The closed (real) interval from $a$ to $b$ is defined as:

$\closedint a b = \set {x \in \R: a \le x \le b}$

## Notation

An arbitrary (real) interval is frequently denoted $\mathbb I$.

Sources which use the $\textbf {boldface}$ font for the number sets $\N, \Z, \Q, \R, \C$ tend also to use $\mathbf I$ for this entity.

Some sources merely use the ordinary $\textit {italic}$ font $I$.

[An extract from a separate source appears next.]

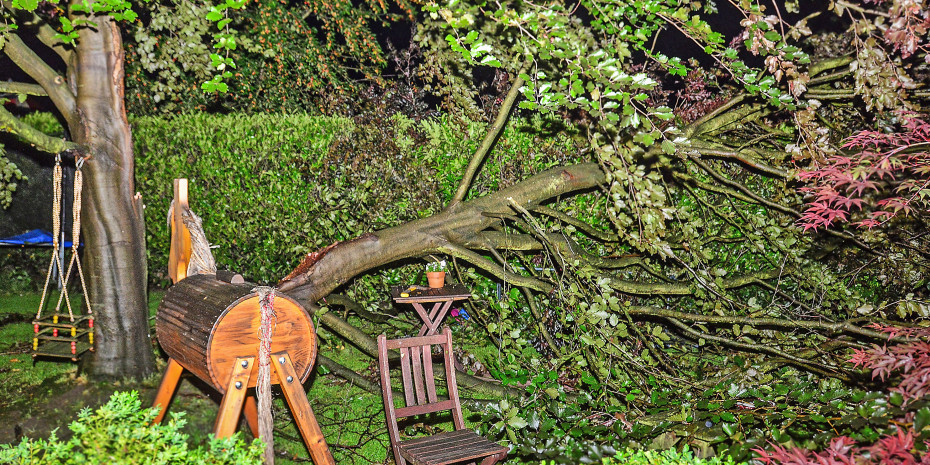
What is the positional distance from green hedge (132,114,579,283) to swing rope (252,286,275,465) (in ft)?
7.95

Some sources prefer to use $J$.

### Wirth Interval Notation

The notation used on this site to denote a real interval is a fairly recent innovation, and was introduced by Niklaus Emil Wirth:

 $\ds \openint a b$ $:=$ $\ds \set {x \in \R: a < x < b}$ Open Real Interval $\ds \hointr a b$ $:=$ $\ds \set {x \in \R: a \le x < b}$ Half-Open (to the right) Real Interval $\ds \hointl a b$ $:=$ $\ds \set {x \in \R: a < x \le b}$ Half-Open (to the left) Real Interval $\ds \closedint a b$ $:=$ $\ds \set {x \in \R: a \le x \le b}$ Closed Real Interval

The term Wirth interval notation has consequently been coined by $\mathsf{Pr} \infty \mathsf{fWiki}$.

## Also known as

A closed real interval can also be referred to as compact.

Some sources do not explicitly define an open interval, and merely to a closed real interval as an interval.

Such imprecise practice is usually discouraged.

## Examples

### Example $1$

Let $I$ be the closed real interval defined as:

$I := \closedint 1 3$

Then $3 \in I$.

## Technical Note

The $\LaTeX$ code for $\closedint {a} {b}$ is \closedint {a} {b} .

This is a custom $\mathsf{Pr} \infty \mathsf{fWiki}$ command designed to implement Wirth interval notation.